Descriptions, Reviews, Etc.
Publisher Description:
Twenty years ago, the Berlin Wall fell. In one of modern history's most miraculous occurrences, communism imploded-and not with a bang, but with a whimper. Now two of the foremost scholars of East European and Soviet affairs, Stephen Kotkin and Jan T. Gross, drawing upon two decades of reflection, revisit this crash. In a crisp, concise, unsentimental narrative, they employ three case studies-East Germany, Romania, and Poland-to illuminate what led Communist regimes to surrender, or to be swept away in political bank runs. This is less a story of dissidents, so-called civil society, than of the bankruptcy of a ruling class-communism's establishment, or "uncivil society." The Communists borrowed from the West like drunken sailors to buy mass consumer goods, then were unable to pay back the hard-currency debts and so borrowed even more. In Eastern Europe, communism came to resemble a Ponzi scheme, one whose implosion carries enduring lessons.
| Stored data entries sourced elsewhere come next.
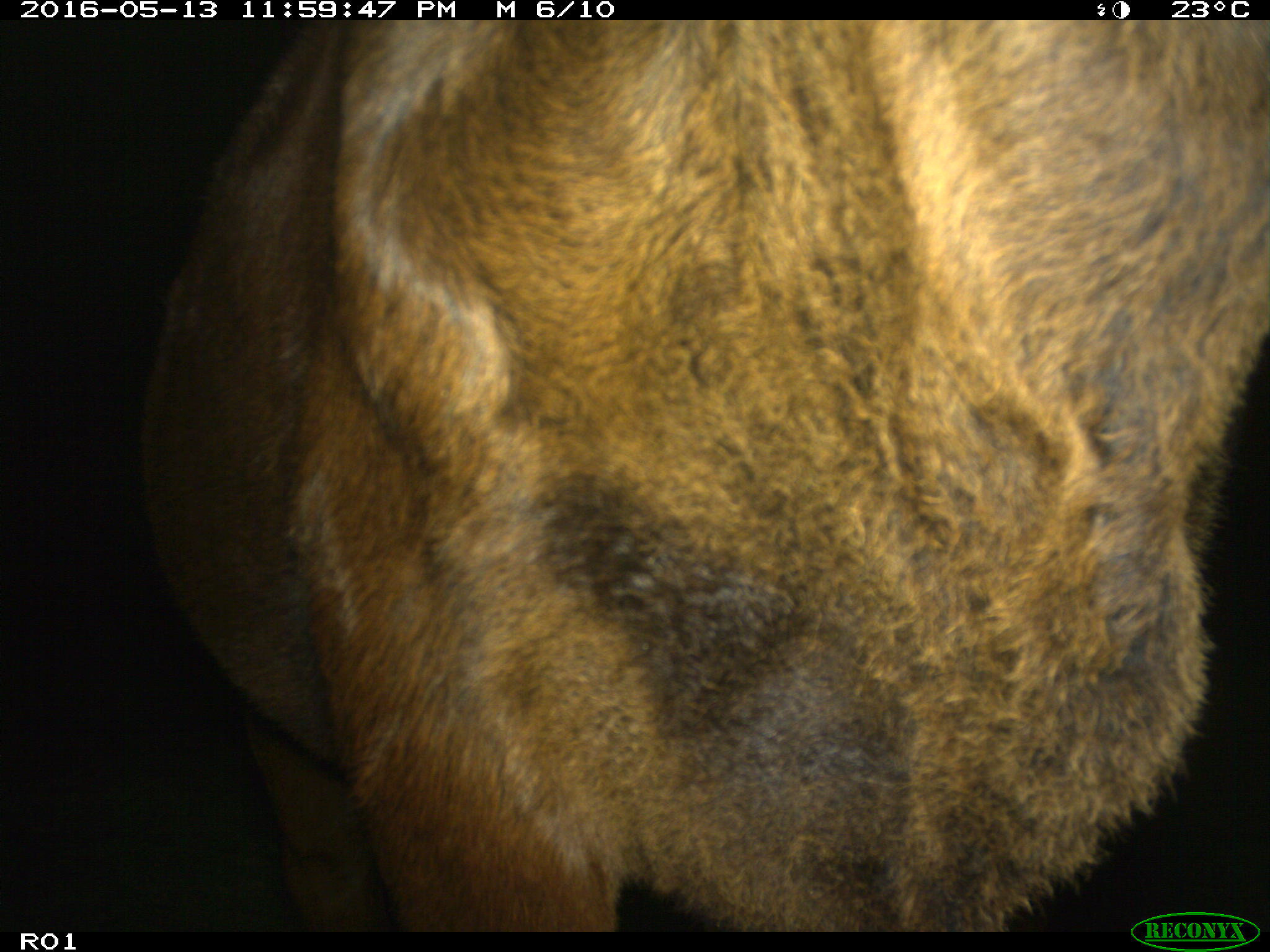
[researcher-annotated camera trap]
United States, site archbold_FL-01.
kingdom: Animalia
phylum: Chordata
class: Mammalia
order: Artiodactyla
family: Bovidae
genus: Bos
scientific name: Bos taurus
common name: domestic cow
From East Germany's pseudotechnocracy to Romania's megalomaniacal dystopia, from Communist Poland's cult of Mary to the Kremlin's surprise restraint, Kotkin and Gross pull back the curtain on the fraud and decadence that cashiered the would-be alternative to the market and democracy, an outcome that opened up to a deeper global integration that has proved destabilizing.